By Henry Srebrnik, [Fredericton, NB] Daily Gleaner
The past few weeks have underscored the
troubled nature of
the Canadian state’s relationship to the more than 600
pre-contact ethnic
groups in the country.
Our academic, media, and political elites are
moving towards
defining Canada as a “settler-colonial” enterprise, one that
illegitimately
quashed the sovereign rights of the nationalities that inhabited
its space and largely
replaced and marginalized its indigenous populations with an
invasive settler
society.
To many indigenous people, we are in fact
genocidaires and
they consider Canadian law “Eurocentric.”
Many public events across the country now
begin with a
statement that we are gathered on “unceded” land belonging to
one or another
native people.
Are we going to conceive of Canada as a
“Rhodesia?” That was
the African country governed by the minority white settlers
until being
returned to native inhabitants through multi-racial democracy in
1980 as
Zimbabwe.
According to its website, the mandate of the
Crown-Indigenous Relations department is to “renew the
nation-to-nation,
Inuit-Crown, government-to-government relationship between
Canada and First
Nations, Inuit and Métis; [and] modernize Government of Canada
structures to
enable Indigenous peoples to build capacity and support their
vision of
self-determination.”
In their July 5, 2018 document, the
department stated that
the concept of an aboriginal nation in Canada refers to “a
sizeable body of
Aboriginal people with a shared sense of national identity that
constitutes the
predominant population in a certain territory or collection of
territories.”
There is much irony here. Although for the
“settler” state,
any form of ethnic nationalism is now considered anathema,
aboriginal entities
constitute ethnically-based homeland nations. As well, although
non-indigenous Canadians
are long past rule by unelected officials, we accede to
indigenous groups traditional
forms of governance, including a hereditary chiefly caste.
Indigenous peoples are now engaged in a form
of irredentism
– the desire to regain territory
historically or ethnically
related to it but under the political control of another
jurisdiction.
Like irredentists everywhere, they seek to
reclaim and
occupy land that they consider to be a “lost” (or “unredeemed”)
territory unjustly
appropriated from them by force.
Examples around the world are numerous.
Armenians wishing to
expand into areas of Azerbaijan and Turkey formerly theirs;
Ireland’s desire to
reunify the island; Hungary trying to gain Hungarian-populated
areas in Romania,
Serbia, and Slovakia; Pakistan’s claim to Muslim-majority
Kashmir, and so
forth.
These are all ethnically or religiously-based
homeland
nations and they base their irredentist claims on that fact.
In few instances do irredentists wish to
absorb the entirely
of another state.

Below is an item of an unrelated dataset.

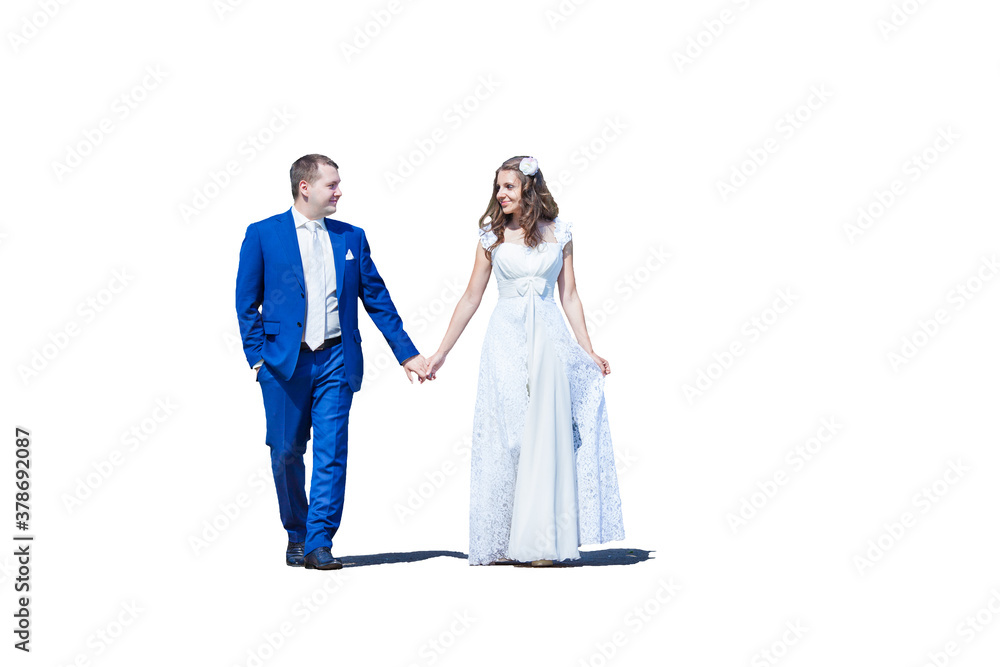 Happy young wedding couple walking holding hands. Isolated on white. Just married couple on stroll. Happy young wedding couple walking holding hands. Isolated on white. Just married couple on stroll.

The only one that comes to mind is the
“maximalist”
Palestinian claim to all of Israel.
But ours is a similar case. Since every
indigenous nation on
the Canadian land mass can claim some part of the country’s
territory, what we
have is a “super-irredentism.”
You can easily find through Google numerous
maps outlining
the regions belonging to the various indigenous nations. And
since every last
square kilometre of this country is the homeland of one or
another indigenous
people, all of Canada becomes open to reclamation.
After
all, the United
Nations Declaration on the Rights of Indigenous Peoples (UNDRIP)
logically
flows from the recognition that indigenous governmental, legal,
and political
orders have existed from time immemorial, long predating the
arrival of
European settlers.
Justice Minister David Lametti and Crown-Indigenous Relations Minister Carolyn Bennett announced the government’s plan to chiefs gathered in Ottawa last December at the annual meeting of the Assembly of First Nations. “You are setting the path for decolonization and reconciliation,” remarked Bennett.
The only pushback has come from Quebec –
itself, of course,
an ethnic nation. The rest of Canada has no such national
cohesion.
Ottawa
is already dealing
with aboriginal peoples “nation to nation,” as though these were
summits between
equally sovereign jurisdictions.
Perhaps in retrospect they will be regarded
as such, the way
liberation movements in Africa and Asia negotiated for
independence with
European imperialists.
“Non-indigenous” Canada, as it continues down
this road, is
becoming a self-dissolving state. As genuine indigenous
self-determination comes
to pass, “settler” Canadians will in effect become squatters on
the sovereign territories
of the many nations that constitute pre-contact Canada.
This may not be as far-fetched as it sounds
today. After
all, world history is full of such change.